[Start of Attachment]
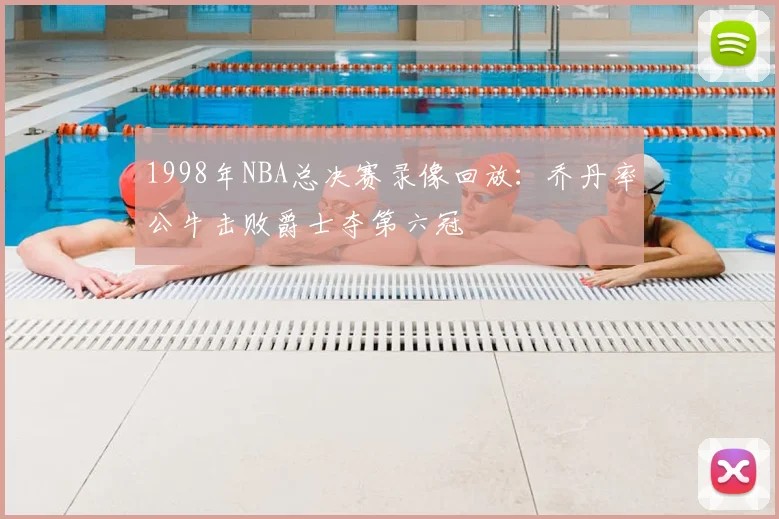 1998年NBA总决赛录像回放：乔丹率公牛击败爵士夺第六冠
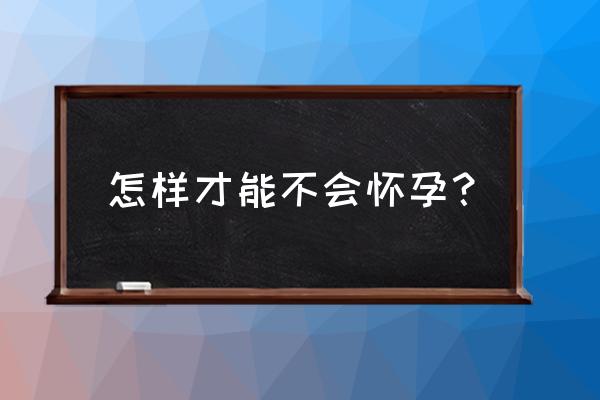 怎样控制不怀孕最佳方法 怎样才能不会怀孕？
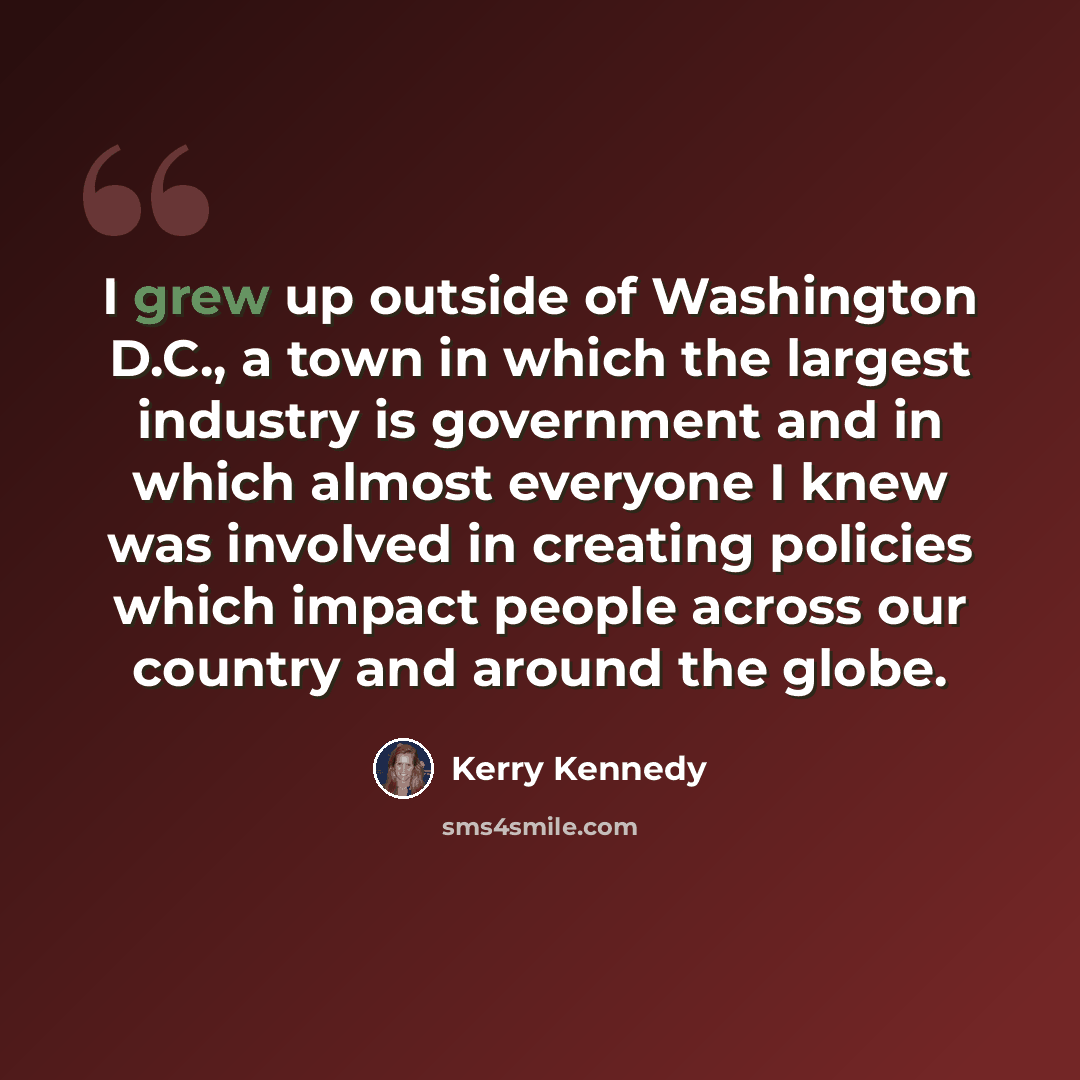 “I grew up outside of Washington D.C., a town in which the largest industry is government and in which almost everyone I knew was involved in creating policies which impact people across our country and around the globe.” quote by Kerry Kennedy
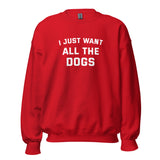 I Just Want All The Dogs Unisex Sweatshirt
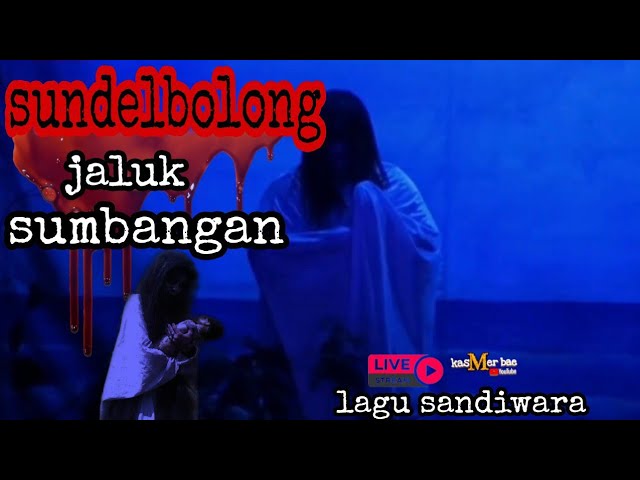 LAGU SANDIWARA‼️SUNDELBOLONG KELANGAN WONG TUA JALUK SUMBANGAN NING MASYARAKAT (@kasmerbae ) class=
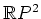 $ \mathbb{R}P^2$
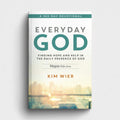 Everyday God: Finding Hope and Help in the Daily Presence of God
[End of Attachment]
◆ GOAL OF THE EXERCISE
Write out all eight lines above again with the same wording, leaving the pictures out.

◆ RESPONSE FOR THIS EXERCISE
 1998年NBA总决赛录像回放：乔丹率公牛击败爵士夺第六冠
 怎样控制不怀孕最佳方法 怎样才能不会怀孕？
 “I grew up outside of Washington D.C., a town in which the largest industry is government and in which almost everyone I knew was involved in creating policies which impact people across our country and around the globe.” quote by Kerry Kennedy
 I Just Want All The Dogs Unisex Sweatshirt
 LAGU SANDIWARA‼️SUNDELBOLONG KELANGAN WONG TUA JALUK SUMBANGAN NING MASYARAKAT (@kasmerbae ) class=
 $ \mathbb{R}P^2$
 Everyday God: Finding Hope and Help in the Daily Presence of God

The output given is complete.